Requirement: Locate every line in the records below that contains the word "abdomen", and copy each of those lines. Match case exactly.

== Stored rows

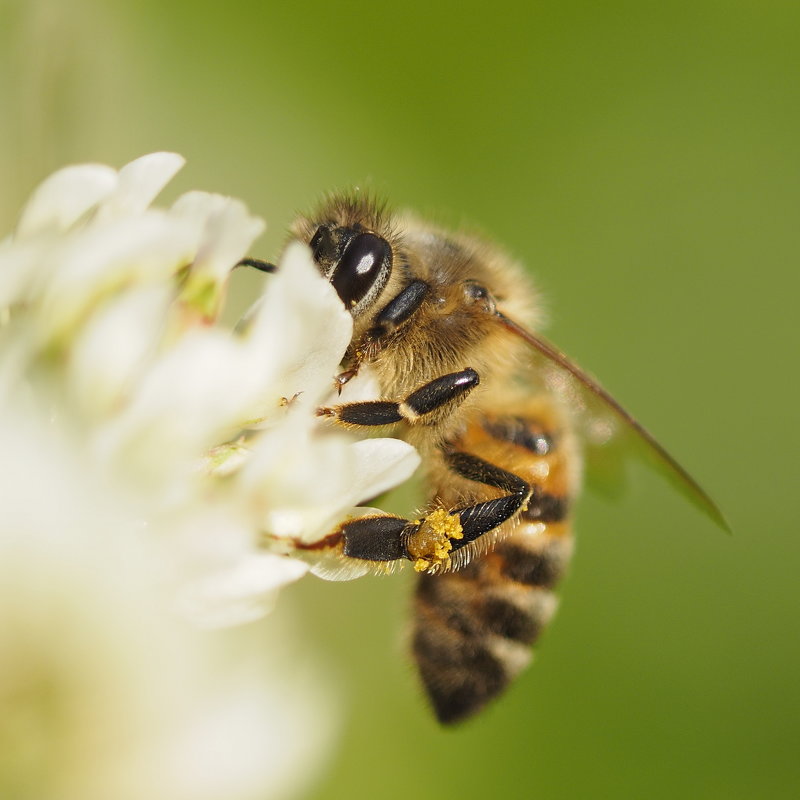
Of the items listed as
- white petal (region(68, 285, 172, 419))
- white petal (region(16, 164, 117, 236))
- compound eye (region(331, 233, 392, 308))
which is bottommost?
compound eye (region(331, 233, 392, 308))

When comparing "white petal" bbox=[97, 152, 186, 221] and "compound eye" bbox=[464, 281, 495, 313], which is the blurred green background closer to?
"compound eye" bbox=[464, 281, 495, 313]

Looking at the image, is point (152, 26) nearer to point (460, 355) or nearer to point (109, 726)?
point (460, 355)

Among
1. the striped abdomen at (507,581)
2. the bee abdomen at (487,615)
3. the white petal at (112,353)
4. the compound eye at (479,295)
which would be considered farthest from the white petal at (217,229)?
the bee abdomen at (487,615)

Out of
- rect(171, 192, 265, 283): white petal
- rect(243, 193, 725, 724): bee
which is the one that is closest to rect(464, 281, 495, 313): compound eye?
rect(243, 193, 725, 724): bee

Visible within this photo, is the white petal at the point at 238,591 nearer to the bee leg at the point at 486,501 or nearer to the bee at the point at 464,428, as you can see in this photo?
the bee at the point at 464,428

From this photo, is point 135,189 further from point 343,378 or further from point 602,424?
point 602,424

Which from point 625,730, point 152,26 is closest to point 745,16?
point 152,26
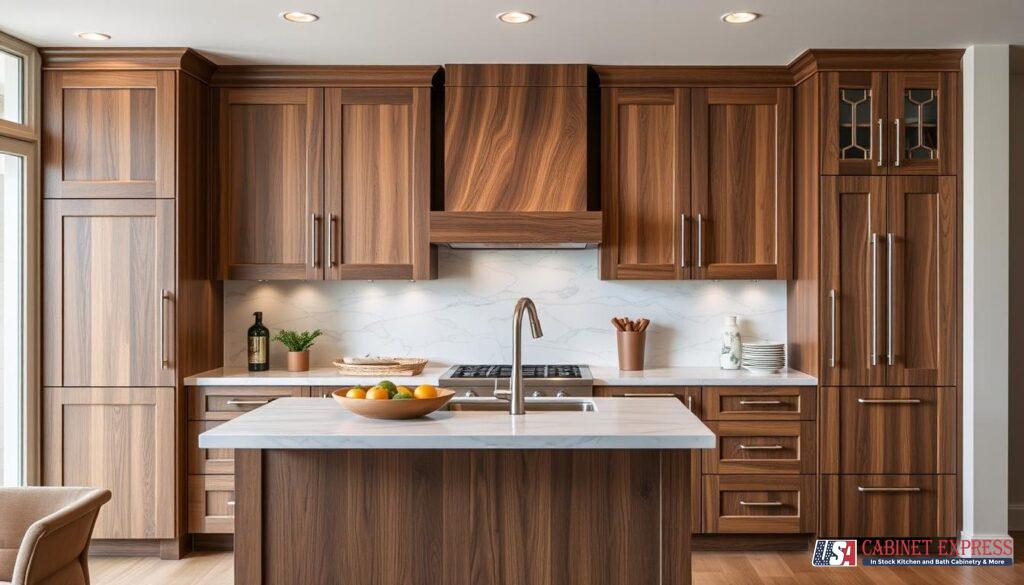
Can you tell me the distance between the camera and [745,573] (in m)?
3.92

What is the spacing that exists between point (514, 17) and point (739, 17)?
957 millimetres

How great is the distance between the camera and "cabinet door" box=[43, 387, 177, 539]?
406 centimetres

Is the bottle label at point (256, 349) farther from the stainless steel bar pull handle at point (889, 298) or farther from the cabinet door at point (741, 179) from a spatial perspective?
the stainless steel bar pull handle at point (889, 298)

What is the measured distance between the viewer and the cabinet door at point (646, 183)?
442 cm

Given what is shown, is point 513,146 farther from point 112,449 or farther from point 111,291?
point 112,449

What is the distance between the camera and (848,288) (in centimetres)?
414

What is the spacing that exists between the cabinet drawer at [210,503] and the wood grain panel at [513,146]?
1.79 meters

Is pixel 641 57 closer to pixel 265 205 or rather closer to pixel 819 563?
pixel 265 205

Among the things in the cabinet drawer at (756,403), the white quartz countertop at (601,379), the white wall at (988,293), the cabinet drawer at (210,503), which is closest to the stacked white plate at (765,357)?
the white quartz countertop at (601,379)

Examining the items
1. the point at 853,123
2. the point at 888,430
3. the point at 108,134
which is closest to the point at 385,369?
the point at 108,134

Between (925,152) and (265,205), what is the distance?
334 cm

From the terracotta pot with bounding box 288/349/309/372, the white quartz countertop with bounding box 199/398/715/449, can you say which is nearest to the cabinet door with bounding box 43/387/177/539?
the terracotta pot with bounding box 288/349/309/372

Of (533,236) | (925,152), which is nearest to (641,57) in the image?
(533,236)

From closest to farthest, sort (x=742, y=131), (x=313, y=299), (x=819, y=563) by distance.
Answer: (x=819, y=563) → (x=742, y=131) → (x=313, y=299)
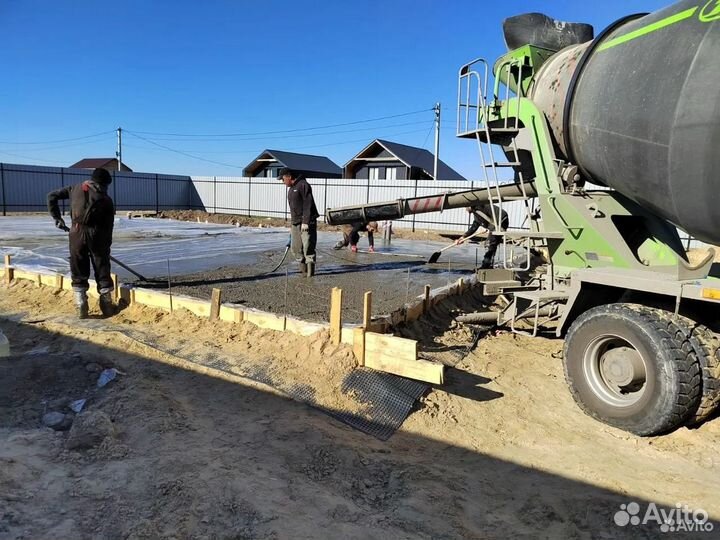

====

Answer to the exercise:
1. the striped abdomen at (507,581)
2. the bee abdomen at (487,615)
the bee abdomen at (487,615)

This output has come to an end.